● **PROBLEMS TO SOLVE**
**a.** For the text on honesty amid corruption, decide whether each statement agrees with it. Answer yes or no, and quote the text's deciding words. (i) The writer agrees with the philosophy that honesty amid corruption puts a person at a disadvantage. (ii) In the game analogy, a corrupt person follows his own rules or none at all. (iii) The text says lawyers have advised clients to keep silent in many situations like the one described.
**b.** Proceed with the text on honesty amid corruption, starting after its final sentence.

● **TEXT BLOCK**
──────────────────────────────
This debate topic seems a bit confusing to me in the way that it is worded. "It is not wise to be honest in the midst of utter corruption" or "It is not fair to demand honesty in the midst of utter corruption" seems to make more sense. I guess the idea of the debate is that being honest in the midst of corruption places one at a disadvantage.
I don't agree with that philosophy, but for the purpose of your debate, consider this analogy. For a game to be fair, everyone must play by the same set of rules. A corrupt person plays by a different set of rules--his own--or no rules at all. An honest person, then, plays with a definite disadvantage. While he is restricted in following all the rules, the corrupt person is bound by no restrictions at all. It is not a level playing field.
When speaking of corruption, we can take many areas of consideration int account, a popular one being law enforcement. When an individual is arrested and charged with a crime, it is common that they are treated in an unfair way regardless of how innocent or how honest they may be in explaining their situation to the arresting officer. Depending on the officers mood, experience and level of ethnics and morality, a person relating honest events leading to the arrest may unwisely be giving information to be used later on against them in court. There are countless situations like this where lawyers have advised clients to keep silent. Officers could lie about the situation, fabricate evidence, blackmail witnesses all of which could lead to an unfair conviction. This is only one example of how honesty can affect a person in an unfair way.
──────────────────────────────
● **AVAILABLE DATA**
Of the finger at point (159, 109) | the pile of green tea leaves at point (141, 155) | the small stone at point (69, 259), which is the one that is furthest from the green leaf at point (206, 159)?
──────────────────────────────
● **RESPONSES**
**a.**
(i) No: "I don't agree with that philosophy, but for the purpose of your debate, consider this analogy."
(ii) Yes: "A corrupt person plays by a different set of rules--his own--or no rules at all."
(iii) Yes: "There are countless situations like this where lawyers have advised clients to keep silent."

**b.**
In response to post #4, it is worthwhile to note that a game is defined by the rules of the game. If no player follows the rule of the game, they are not playing the same game. They are engaging in some other activity. Similarly when everyone in the society engages in only corrupt activities, the society will not exist.
When some people cheat, it is an unfair game. When everyone cheats, it is not the same game at all. So if you want to play a game it is best to try and find ways of eliminating or, at least, reducing cheating. Of course, there are persons who have interest in only winning and no interest in playing the game. Everyone must choose for himself what he or she wants - just win or enjoy a game.
A very interesting topic for discussion.
I am not sure if Chanakya really said what is attributed to him in the post #1. Chanakya is known more for his advice on controlling corruption rather than promoting corruption. Focus of Chanakya was on assuring effective administration of affairs of state for well being of the state as a whole. If everyone in the society followed the advice sch as "never be honest", it will lead to destruction of society. If every one steals steals food from others, and no one produces any food, then there will be no food available for stealing, and the whole society will die of hunger.